A Friendly Reminder About Death

Lately I have been thinking a lot about death. The triggering event, appropriately, involved cigarettes; the store in which I attempted to procure a new pack only had my brand in soft pack. I mean, yes, I could have gotten 100s, but I always feel like I am done smoking 100s before the cigarette itself is finished and then there’s that awkward moment where you stand there self-consciously smoking a cigarette in which you are no longer interested and the cigarette itself feels bad because it’s not its fault that they made it longer than the normal cigarette and what kind of cigarette wants to be smoked by someone who is ambivalent at best about finishing it anyway? Also it knows that soon it will be thrust to the ground and stepped on to be extinguished forever. It’s a nasty, brutal and short life for a cigarette, even a long one. But I digress.

So, desperate as I was to get that delicious smoke into my lungs, I said yes to the soft pack option. If you have ever done something similar, you know how it turned out. The cigarettes were difficult to retrieve from the stupid slot you make at the top, and, as the day wore on the pack took more and more of a pounding so by the time I got around to addressing the few remaining smokes they were in terrible condition: bent, frazzled and in one case actually torn to the point where I had to remove the filter entirely and smoke it the other way around, which is largely unsatisfying and makes you look like some kind of low-level thug, a particularly unattractive appearance for a man who is approaching forty with astonishing celerity.

So I was standing on the street, smoking my improvised unfiltered cigarette in a state of extreme disgruntlement, complaining to myself about the unfairness of it all. Why, I moaned internally, do they even MAKE soft packs? Why not stick with the beauty of the box, a thing in which form and function effortlessly combine? Then I recalled an explanation from decades previous, in which a friend, posing the same question to the proprietor of a local smoke shop, was informed that soft packs are preferred by those who regularly wear suits, the lines of which are apparently unable to overcome the sharp angles of the box.

Now, I am not the type of person, thank God, who needs to wear a suit — most days, my attire consists of jeans and whatever was once hot at The Gap but made its inevitable migration to the bottom floor where all the sad sale items come to live out the end of their retail careers — but I do own one. And this mental disquisition on the state of the soft pack put me in mind of my own suit, about which this terrible thought flashed through my mind: From now on this suit will see many more funerals than weddings. It is just a fact of life. More people I know will die than get married going forward. The final funeral, I thought to myself, will be my own, but then I remembered that I have left specific instructions that when I pass on my body is to be burned and the resulting dust blasted into space so there are no earthly remains with which to trouble nature by reminding it of my existence.
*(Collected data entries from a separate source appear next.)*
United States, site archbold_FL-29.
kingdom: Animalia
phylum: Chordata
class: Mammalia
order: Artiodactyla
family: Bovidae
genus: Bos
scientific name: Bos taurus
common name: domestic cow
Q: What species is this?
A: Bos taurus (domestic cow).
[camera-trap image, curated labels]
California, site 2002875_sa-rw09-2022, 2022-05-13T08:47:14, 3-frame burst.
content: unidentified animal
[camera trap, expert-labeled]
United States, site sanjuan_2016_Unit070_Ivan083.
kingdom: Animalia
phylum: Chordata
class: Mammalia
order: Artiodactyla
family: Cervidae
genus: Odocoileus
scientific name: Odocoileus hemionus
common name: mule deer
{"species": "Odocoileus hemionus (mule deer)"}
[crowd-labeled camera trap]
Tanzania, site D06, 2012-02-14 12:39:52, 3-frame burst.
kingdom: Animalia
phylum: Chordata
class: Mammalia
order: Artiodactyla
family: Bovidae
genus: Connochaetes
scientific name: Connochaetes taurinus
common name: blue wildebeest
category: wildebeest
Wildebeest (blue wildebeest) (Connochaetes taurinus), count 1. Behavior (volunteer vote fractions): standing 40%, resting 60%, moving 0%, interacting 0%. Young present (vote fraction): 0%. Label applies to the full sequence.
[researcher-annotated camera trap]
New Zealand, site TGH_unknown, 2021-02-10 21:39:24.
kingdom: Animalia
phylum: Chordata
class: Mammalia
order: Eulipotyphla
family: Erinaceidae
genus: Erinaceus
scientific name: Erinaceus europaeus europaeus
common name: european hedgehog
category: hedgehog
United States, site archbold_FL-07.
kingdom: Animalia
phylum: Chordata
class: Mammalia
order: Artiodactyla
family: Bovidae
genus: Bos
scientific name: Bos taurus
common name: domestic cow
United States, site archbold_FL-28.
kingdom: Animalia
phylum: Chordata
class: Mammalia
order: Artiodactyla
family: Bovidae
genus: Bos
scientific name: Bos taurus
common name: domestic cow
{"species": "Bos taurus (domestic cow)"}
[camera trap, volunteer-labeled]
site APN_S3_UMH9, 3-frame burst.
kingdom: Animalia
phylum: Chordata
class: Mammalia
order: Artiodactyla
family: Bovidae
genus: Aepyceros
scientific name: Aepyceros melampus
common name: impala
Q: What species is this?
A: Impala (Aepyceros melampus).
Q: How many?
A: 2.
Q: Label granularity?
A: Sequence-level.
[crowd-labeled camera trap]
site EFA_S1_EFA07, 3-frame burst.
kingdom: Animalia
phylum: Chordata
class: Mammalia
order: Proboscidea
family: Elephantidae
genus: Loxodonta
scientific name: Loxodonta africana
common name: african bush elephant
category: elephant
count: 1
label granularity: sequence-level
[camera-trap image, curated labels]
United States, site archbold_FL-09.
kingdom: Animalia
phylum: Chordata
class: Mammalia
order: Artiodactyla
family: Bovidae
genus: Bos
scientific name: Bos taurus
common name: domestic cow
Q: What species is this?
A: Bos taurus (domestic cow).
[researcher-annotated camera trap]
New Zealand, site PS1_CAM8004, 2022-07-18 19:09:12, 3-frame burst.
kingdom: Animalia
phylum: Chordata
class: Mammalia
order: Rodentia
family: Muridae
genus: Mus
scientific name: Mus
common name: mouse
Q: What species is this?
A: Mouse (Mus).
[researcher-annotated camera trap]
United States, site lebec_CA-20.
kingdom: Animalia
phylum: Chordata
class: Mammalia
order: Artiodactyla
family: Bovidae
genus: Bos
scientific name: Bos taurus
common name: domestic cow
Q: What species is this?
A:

Death itself is not at all worrisome to me; it’s the sad deaccumlation of details that lead up to the process that I find so troubling. With each funeral to which I wear that suit I am losing one more person in my life, one more friend or relative who remembered me when I was younger and more enthusiastic about things. As we age, we grow dull and fearful, resentful of the vibrance of the generations which succeed us. Having once been of the up-and-coming generation it is a terrible thing to know that your time has passed, that those younger than you now look upon you as a cautionary tale at best and a grim reminder of their own mortality at worst. They mock you for your inability to understand and appreciate the things that come as second nature to them.

Take, for example, this video of someone’s grandfather listening to Skrillex. If you are like me, you have no idea what Skrillex is, and even the explanations provided by the kids today offer no succor. In days past I would have laughed at this grandpa, his angry bafflement at the sounds of the new. But now I can only weep, for I know that I am that grandpa. Maybe not yet exactly, but soon. I can only clench my fists in rage to realize that where once I would have been the young man playing the music, it is not long before I will be the old man reacting to it with distaste. The only redeeming thing I can think about it is that, no matter how young you are now, someday so will you. We are all that grandpa. It’s just a question of how much time it’s going to take us to get there. I suppose death, when it finally comes, will be something of a relief.

Anyway, soft packs really suck is what I was trying to say. I am not making that mistake again.